● **SUPPLIED TEXT**:
Test–Retest Data for the Assessment of Breast MRI Radiomic Feature Repeatability

The use of radiomics to answer diagnostic, predictive, and prognostic questions has increased in recent years, especially in the field of oncology.1 Radiomics refers to the extraction of large amounts of high-throughput quantitative data from medical images using mathematical algorithms that have the potential to noninvasively reveal more information about the region of interest than can be captured by visual inspection alone.2 The extracted quantitative data, termed radiomics features, capture information regarding the shape, intensity, and texture of the chosen region of interest (ROI), which is usually the lesion or the affected organ. Radiomics features are intended to serve as biomarkers for the development of clinical decision support systems to enhance personalized medicine.3

In breast cancer research, multiple radiomics studies have shown promising results for diagnostic, prognostic, and predictive purposes.4-6 Despite these seemingly promising results, translation to clinical practice is limited.7 A major translational bottleneck can be attributed to the often unknown effect that multiple steps in the radiomics workflow have on feature values, including image acquisition, reconstruction, and preprocessing.8-11 For a radiomics feature to serve as a biomarker, and to be used reliably in clinical decision support systems, it must fulfill the criteria repeatability and reproducibility.12 Repeatability can be defined as “the variability of the biomarker when repeated measurements are acquired on the same experimental unit under identical or nearly identical conditions” and reproducibility as to “variability in the biomarker measurements associated with using the imaging instrument in real-world clinical settings, which are subject to a variety of external factors that cannot all be tightly controlled.”12

Previous research has already identified several steps in the radiomics workflow that influence the reproducibility and repeatability of radiomics features. For example, image acquisition and reconstruction appear to cause variation in radiomic feature values in research performed on CT imaging.13, 14 Unlike the Hounsfield Units in CT, MRI does not have absolute signal intensities, potentially causing large differences between images, emphasizing the importance of inspecting and possibly adjusting image intensities before performing feature extraction.15 A test–retest MRI study of glioblastoma showed that both normalization and intensity quantization strategies affect radiomic feature repeatability and that the optimal strategy must be composed per feature group.16 Further test–retest studies assessing feature repeatability have been performed in cervical,17 and prostate cancer18, 19 and have shown consistent results, although all studies state that translation of results to other tumor sites has not been confirmed. In contrast, Peerlings et al20 showed that 9.2% (122/1322) of the features, extracted from apparent diffusion coefficient (ADC) maps in ovarian, liver, and colorectal cancer patients, were repeatable among the different tumor sites.

The assessment of radiomics feature repeatability by test–retest studies in breast MRI exams is currently lacking. A potential reason for this lack of data is the variance present in a standard clinical breast MRI protocol, which means that scanning parameters may differ between patients scanned with the same clinical protocol. Therefore, this study investigated the repeatability of radiomics feature values extracted from breast MRI exams using a fixed clinical breast protocol comprising of T2-weighted (T2W) images, T1-weighted (T1W) images, and diffusion-weighted images (DWI) and their derived ADC maps.

● **RECORDED DATA**:

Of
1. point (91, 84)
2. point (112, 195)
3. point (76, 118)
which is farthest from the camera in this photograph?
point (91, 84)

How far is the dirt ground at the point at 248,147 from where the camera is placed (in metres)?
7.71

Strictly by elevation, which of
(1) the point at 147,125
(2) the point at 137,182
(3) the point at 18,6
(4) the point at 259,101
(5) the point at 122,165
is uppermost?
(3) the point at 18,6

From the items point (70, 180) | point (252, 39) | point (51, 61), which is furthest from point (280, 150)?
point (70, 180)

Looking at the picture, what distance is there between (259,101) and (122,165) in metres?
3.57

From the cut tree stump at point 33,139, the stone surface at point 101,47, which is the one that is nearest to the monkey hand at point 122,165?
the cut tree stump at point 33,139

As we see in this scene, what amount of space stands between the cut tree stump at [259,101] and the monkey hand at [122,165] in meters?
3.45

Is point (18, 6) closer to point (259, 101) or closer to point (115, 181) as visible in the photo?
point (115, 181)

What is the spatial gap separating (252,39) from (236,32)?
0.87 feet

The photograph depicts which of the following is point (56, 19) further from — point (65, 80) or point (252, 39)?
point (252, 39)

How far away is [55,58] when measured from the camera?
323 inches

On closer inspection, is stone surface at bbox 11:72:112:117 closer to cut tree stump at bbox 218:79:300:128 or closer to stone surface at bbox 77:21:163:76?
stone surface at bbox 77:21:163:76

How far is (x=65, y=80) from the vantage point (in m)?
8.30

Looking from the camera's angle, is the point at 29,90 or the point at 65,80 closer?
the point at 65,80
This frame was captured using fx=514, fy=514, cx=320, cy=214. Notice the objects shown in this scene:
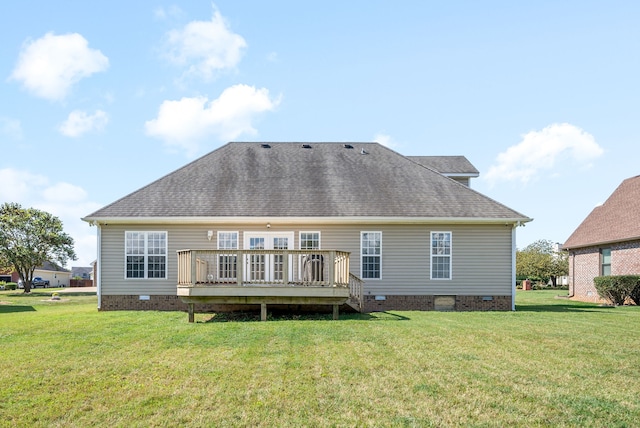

● **EXPLORE THE MATERIAL**:
1. From the breast MRI radiomics text, reproduce the passage starting with "The assessment of radiomics" and going on through "derived ADC maps.".
2. According to the breast MRI radiomics text, what proportion of features extracted from ADC maps did Peerlings et al find repeatable among the different tumor sites?
3. Extend the breast MRI radiomics text with the next part, picking up right after its final sentence.
The entries play no part in the work here.

● **REPLIES**:
1.
The assessment of radiomics feature repeatability by test–retest studies in breast MRI exams is currently lacking. A potential reason for this lack of data is the variance present in a standard clinical breast MRI protocol, which means that scanning parameters may differ between patients scanned with the same clinical protocol. Therefore, this study investigated the repeatability of radiomics feature values extracted from breast MRI exams using a fixed clinical breast protocol comprising of T2-weighted (T2W) images, T1-weighted (T1W) images, and diffusion-weighted images (DWI) and their derived ADC maps.

2. 9.2% (122 of 1322 features).

3.
Material and Methods Study Population

The study was approved by the local medical ethical committee and written informed consent was given by all participants before participation. Eleven healthy female volunteers were recruited via college-wide advertisement. Participants were only included if they did not suffer from claustrophobia and met the requirements for admission to the MRI. Participants' height, weight, and the phase of the menstrual cycle were noted. The menstrual cycle of the included healthy volunteers was not taken into account during the MRI exams.

Imaging Acquisition

All MRI exams were performed using a 16-channel breast coil on one single 1.5 T scanner (Ingenia, Philips Healthcare, Best, The Netherlands) in the same research institution by the same technician. During imaging, the women lay in the prone position with both breasts in the openings of the breast coil and both arms above their head. The performed MRI protocol consisted of a T2-weighted turbo spin echo (T2W), native T1-weighted turbo gradient echo (T1W), and a single shot diffusion-weighted imaging (DWI) sequence using b-values of 0, 150, and 800. A single corresponding ADC-map was derived from all three DWI sequences. All volunteers underwent MRI exams using the identical breast protocol while maintaining as many parameters fixed as possible. The acquisition parameters for the different MRI sequences are shown in the supplementary material (Table S1). The shimbox, needed for the T1W and DWI sequences, was placed on the sternum by default. In case the technician judged the scan as clinically insufficient, the shimbox was placed on the breasts.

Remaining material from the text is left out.